-- Opening Marker --

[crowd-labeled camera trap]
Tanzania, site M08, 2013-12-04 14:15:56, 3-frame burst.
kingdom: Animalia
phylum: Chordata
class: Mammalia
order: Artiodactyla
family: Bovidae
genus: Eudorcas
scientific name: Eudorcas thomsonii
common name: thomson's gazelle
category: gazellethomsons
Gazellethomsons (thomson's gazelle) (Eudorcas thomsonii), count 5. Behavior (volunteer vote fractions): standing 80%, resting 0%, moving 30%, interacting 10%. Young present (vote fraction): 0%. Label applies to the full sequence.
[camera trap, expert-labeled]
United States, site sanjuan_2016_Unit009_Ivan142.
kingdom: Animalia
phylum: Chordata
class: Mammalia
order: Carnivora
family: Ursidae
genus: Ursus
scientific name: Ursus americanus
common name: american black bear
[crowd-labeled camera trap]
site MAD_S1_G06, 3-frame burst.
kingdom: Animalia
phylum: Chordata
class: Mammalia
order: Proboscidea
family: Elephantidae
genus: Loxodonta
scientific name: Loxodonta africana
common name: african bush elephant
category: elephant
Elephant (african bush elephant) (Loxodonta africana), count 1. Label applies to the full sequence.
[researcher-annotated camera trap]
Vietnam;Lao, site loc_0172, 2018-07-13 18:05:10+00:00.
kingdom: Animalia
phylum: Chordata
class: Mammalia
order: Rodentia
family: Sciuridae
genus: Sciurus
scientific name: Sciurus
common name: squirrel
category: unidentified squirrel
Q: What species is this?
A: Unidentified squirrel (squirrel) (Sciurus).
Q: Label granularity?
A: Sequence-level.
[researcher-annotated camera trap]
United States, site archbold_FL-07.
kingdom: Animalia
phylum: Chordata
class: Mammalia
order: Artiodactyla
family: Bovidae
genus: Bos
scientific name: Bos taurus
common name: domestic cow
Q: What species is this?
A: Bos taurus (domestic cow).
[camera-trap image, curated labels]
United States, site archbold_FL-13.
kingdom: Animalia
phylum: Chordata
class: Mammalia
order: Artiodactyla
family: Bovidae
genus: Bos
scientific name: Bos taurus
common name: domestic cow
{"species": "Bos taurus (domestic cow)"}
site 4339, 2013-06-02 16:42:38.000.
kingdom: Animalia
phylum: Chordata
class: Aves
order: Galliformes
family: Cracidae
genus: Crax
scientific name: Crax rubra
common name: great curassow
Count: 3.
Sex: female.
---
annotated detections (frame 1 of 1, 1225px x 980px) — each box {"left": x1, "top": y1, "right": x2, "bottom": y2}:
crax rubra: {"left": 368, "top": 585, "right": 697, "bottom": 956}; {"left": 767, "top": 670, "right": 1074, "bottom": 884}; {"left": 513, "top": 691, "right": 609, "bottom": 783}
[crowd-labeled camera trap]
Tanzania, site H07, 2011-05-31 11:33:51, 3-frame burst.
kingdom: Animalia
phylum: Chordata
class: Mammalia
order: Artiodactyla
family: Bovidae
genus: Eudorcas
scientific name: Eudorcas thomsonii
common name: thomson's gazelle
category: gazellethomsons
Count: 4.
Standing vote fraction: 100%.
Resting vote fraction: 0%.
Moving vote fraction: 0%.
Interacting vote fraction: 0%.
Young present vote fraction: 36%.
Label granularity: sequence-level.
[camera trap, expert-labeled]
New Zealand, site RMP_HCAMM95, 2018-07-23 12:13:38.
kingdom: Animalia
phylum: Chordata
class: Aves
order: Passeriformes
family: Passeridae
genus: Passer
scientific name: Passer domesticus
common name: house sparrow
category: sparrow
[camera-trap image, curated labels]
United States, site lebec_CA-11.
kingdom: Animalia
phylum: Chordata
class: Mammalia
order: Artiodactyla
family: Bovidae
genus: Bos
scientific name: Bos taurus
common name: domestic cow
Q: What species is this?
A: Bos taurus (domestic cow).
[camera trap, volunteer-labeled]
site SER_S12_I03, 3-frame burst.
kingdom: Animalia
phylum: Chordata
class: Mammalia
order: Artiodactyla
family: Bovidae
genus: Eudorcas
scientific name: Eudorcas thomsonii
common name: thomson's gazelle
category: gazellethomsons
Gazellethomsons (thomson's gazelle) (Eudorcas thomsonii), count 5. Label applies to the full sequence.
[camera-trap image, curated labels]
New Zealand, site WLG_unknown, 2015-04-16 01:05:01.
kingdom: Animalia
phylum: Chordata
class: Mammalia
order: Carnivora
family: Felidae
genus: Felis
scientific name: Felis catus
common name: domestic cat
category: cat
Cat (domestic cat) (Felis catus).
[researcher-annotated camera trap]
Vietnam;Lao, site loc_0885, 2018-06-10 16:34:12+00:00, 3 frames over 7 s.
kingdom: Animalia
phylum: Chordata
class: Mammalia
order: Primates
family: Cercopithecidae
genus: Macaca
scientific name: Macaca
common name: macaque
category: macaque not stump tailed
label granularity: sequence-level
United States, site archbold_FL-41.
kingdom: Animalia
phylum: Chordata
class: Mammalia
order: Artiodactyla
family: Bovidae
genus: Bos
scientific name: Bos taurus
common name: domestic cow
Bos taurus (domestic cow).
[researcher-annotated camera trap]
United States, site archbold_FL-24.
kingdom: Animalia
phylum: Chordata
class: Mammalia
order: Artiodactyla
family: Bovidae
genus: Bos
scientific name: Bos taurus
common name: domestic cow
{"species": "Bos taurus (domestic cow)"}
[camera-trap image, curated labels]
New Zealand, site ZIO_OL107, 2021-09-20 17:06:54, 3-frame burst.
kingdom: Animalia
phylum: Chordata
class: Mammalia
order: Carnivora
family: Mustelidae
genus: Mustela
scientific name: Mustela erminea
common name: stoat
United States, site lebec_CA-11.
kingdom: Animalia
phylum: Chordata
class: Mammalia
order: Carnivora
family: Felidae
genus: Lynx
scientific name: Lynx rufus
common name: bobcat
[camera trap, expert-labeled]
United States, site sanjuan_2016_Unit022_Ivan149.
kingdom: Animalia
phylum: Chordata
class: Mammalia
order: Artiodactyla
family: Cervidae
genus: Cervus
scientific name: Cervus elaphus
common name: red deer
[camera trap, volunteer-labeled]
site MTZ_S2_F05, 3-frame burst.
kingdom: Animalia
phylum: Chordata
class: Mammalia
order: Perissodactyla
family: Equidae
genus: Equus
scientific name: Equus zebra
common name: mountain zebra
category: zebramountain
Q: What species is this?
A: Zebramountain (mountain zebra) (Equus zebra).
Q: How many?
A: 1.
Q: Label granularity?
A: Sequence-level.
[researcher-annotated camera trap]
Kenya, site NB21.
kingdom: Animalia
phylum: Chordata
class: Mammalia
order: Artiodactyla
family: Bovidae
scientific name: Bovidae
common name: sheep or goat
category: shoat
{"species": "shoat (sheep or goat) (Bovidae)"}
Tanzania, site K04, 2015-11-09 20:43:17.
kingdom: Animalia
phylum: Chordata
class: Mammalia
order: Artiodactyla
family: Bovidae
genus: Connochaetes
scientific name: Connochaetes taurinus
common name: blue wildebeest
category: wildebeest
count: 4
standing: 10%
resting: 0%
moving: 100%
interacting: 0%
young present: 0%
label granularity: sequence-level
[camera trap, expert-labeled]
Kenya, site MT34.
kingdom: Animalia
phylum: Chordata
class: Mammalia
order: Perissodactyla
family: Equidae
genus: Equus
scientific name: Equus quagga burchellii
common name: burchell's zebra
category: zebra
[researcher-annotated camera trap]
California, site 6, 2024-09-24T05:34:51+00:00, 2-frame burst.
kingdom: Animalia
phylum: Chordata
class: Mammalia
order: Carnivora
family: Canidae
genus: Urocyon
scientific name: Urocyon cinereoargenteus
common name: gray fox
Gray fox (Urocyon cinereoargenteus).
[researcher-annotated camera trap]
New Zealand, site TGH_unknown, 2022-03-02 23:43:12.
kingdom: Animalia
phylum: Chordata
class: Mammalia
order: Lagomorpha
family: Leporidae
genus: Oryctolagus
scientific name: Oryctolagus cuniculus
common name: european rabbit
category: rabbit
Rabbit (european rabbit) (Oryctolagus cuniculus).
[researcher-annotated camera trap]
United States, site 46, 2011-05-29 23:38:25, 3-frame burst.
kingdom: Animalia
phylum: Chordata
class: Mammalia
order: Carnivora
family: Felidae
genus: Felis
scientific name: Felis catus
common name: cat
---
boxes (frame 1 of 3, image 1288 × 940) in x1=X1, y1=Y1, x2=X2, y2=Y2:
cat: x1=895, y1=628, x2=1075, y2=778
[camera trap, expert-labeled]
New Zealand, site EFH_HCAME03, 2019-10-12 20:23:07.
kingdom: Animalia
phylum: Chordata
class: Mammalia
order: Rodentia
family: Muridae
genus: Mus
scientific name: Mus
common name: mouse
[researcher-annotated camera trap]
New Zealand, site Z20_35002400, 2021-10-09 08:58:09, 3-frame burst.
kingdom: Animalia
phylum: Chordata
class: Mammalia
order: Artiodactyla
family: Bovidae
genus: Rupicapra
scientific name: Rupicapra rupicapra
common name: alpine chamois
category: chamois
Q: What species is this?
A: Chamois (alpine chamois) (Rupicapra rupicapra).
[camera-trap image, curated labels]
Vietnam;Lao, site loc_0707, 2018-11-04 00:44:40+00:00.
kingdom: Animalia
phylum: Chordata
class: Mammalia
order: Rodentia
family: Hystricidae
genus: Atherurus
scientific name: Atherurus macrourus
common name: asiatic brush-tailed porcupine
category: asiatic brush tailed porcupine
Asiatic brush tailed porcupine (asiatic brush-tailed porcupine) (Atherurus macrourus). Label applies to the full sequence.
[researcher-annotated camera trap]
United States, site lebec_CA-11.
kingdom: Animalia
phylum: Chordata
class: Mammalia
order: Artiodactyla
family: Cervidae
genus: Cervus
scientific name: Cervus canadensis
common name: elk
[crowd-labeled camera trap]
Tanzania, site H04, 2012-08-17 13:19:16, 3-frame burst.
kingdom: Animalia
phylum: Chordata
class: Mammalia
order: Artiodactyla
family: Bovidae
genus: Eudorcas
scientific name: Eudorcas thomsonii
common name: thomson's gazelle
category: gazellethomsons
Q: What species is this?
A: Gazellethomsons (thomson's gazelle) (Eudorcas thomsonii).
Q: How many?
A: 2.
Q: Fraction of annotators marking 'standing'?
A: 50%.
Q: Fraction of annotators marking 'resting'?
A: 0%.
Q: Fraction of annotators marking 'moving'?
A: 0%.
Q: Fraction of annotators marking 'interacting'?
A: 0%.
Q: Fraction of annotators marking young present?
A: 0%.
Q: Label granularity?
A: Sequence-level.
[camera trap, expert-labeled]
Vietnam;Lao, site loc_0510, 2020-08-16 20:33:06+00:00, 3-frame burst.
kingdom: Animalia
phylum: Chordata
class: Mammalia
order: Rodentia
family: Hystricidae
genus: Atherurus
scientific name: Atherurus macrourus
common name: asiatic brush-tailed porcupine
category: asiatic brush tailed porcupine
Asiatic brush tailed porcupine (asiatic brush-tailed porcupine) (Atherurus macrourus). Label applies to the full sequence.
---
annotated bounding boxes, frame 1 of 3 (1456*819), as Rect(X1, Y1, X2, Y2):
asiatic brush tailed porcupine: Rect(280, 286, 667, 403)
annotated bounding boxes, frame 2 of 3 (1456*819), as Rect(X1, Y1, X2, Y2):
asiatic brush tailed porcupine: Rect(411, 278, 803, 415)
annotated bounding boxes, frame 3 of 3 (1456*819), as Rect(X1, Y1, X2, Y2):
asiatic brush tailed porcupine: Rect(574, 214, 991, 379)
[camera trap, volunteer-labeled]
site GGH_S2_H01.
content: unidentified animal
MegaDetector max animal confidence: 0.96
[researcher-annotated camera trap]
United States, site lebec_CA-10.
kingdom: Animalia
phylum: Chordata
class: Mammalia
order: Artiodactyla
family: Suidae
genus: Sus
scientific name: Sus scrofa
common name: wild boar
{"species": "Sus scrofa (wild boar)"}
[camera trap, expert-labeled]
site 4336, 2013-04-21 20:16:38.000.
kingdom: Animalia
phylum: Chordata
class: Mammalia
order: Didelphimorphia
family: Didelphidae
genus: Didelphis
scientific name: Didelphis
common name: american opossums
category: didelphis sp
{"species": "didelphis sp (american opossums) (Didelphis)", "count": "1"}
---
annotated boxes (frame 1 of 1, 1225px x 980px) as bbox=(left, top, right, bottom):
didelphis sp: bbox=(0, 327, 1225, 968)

-- Closing Marker --

** EXERCISE AIM **
One figure is all that is needed: the number of lines above in which the word "States" appears.

** ANSWER BOX **
11